CtrlK
BlogDocsLog inGet started
Tessl Logo

tessl/pypi-dateparser

Date parsing library designed to parse dates from HTML pages

Pending
Overview
Eval results
Files

calendar-systems.mddocs/

Calendar Systems

Support for non-Gregorian calendar systems including Islamic (Hijri) and Persian (Jalali) calendars for parsing dates in different cultural contexts. These calendar systems extend dateparser's capabilities beyond the standard Gregorian calendar.

Capabilities

Hijri Calendar Support

Islamic calendar system support for parsing Hijri dates and converting them to Gregorian datetime objects.

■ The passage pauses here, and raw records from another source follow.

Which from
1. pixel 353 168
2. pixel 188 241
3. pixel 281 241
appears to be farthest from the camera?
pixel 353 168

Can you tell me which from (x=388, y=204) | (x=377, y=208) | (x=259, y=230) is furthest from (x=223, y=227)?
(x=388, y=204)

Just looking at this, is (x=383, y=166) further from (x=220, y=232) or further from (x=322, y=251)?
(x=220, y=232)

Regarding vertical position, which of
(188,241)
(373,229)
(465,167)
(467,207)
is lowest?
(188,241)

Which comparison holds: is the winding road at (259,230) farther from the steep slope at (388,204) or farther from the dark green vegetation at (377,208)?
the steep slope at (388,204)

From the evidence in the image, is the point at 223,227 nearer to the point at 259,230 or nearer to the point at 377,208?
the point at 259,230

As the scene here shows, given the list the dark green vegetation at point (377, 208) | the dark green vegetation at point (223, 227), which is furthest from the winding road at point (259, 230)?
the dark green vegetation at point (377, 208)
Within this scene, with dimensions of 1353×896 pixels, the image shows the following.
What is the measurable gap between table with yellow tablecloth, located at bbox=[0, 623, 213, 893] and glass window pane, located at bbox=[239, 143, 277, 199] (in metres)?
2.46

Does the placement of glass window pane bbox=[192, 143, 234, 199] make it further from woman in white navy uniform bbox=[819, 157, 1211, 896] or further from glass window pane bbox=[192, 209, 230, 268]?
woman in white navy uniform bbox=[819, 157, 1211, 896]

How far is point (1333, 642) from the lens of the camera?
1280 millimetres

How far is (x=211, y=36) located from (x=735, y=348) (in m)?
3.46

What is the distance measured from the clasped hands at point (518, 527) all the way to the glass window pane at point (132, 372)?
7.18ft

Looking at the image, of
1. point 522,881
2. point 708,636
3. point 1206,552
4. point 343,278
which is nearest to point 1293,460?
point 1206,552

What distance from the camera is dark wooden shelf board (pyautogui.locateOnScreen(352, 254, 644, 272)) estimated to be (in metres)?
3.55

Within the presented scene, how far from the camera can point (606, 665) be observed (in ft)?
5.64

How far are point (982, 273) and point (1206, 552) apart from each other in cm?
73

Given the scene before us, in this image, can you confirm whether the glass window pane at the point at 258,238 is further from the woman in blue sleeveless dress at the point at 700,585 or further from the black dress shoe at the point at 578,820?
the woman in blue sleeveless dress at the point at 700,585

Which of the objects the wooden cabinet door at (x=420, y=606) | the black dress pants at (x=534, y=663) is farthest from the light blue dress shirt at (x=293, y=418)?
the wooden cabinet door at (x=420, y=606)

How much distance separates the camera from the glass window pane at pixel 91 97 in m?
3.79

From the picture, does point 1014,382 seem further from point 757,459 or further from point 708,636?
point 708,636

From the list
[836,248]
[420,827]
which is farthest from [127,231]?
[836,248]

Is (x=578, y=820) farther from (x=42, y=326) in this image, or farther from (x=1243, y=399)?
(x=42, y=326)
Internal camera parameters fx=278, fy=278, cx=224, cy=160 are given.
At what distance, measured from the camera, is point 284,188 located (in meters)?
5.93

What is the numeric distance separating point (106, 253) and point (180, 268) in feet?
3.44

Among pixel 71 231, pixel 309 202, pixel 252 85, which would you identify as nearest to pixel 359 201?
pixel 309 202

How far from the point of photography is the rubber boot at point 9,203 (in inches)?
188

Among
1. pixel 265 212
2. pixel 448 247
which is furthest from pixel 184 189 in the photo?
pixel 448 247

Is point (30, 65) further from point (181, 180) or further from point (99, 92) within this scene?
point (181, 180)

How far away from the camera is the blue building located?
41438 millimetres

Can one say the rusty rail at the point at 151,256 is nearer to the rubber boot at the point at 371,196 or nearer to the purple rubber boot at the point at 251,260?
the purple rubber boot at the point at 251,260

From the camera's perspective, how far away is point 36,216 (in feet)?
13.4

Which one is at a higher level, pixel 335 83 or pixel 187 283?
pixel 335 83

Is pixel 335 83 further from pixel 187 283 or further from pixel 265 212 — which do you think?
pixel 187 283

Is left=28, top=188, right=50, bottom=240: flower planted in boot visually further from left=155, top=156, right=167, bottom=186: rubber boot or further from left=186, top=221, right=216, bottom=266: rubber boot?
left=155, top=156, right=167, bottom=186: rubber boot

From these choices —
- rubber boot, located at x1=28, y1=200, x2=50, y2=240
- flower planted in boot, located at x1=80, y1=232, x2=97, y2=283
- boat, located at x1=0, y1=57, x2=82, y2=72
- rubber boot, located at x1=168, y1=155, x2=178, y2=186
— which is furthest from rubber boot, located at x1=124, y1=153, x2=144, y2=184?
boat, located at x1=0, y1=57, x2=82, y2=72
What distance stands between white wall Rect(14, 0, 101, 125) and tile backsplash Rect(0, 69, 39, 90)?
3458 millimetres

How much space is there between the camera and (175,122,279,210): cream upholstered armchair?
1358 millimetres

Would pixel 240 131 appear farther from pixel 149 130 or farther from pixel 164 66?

class HijriCalendar(CalendarBase):
    """
    Support for Hijri (Islamic) calendar dates.
    
    Converts Hijri dates to Gregorian datetime objects while preserving
    the original calendar context for accurate date parsing.
    """
    
    def __init__(self, source):
        """
        Initialize Hijri calendar parser.
        
        Parameters:
        - source (str): Date string in Hijri format
        """
    
    def get_date(self):
        """
        Parse Hijri date string and convert to DateData object.
        
        Returns:
        DateData: Object containing converted Gregorian datetime
        """

Usage Examples:

from dateparser.calendars.hijri import HijriCalendar

# Parse Hijri dates
hijri_date = "15 محرم 1445"  # 15 Muharram 1445
calendar = HijriCalendar(hijri_date)
date_data = calendar.get_date()
gregorian_date = date_data.date_obj  # Converted to Gregorian

# Integration with main dateparser
import dateparser

# Configure settings for Hijri calendar support
settings = {'CALENDARS': ['hijri']}
date = dateparser.parse("15 محرم 1445", settings=settings)

Jalali Calendar Support

Persian calendar system support for parsing Jalali (Solar Hijri) dates used in Iran and Afghanistan.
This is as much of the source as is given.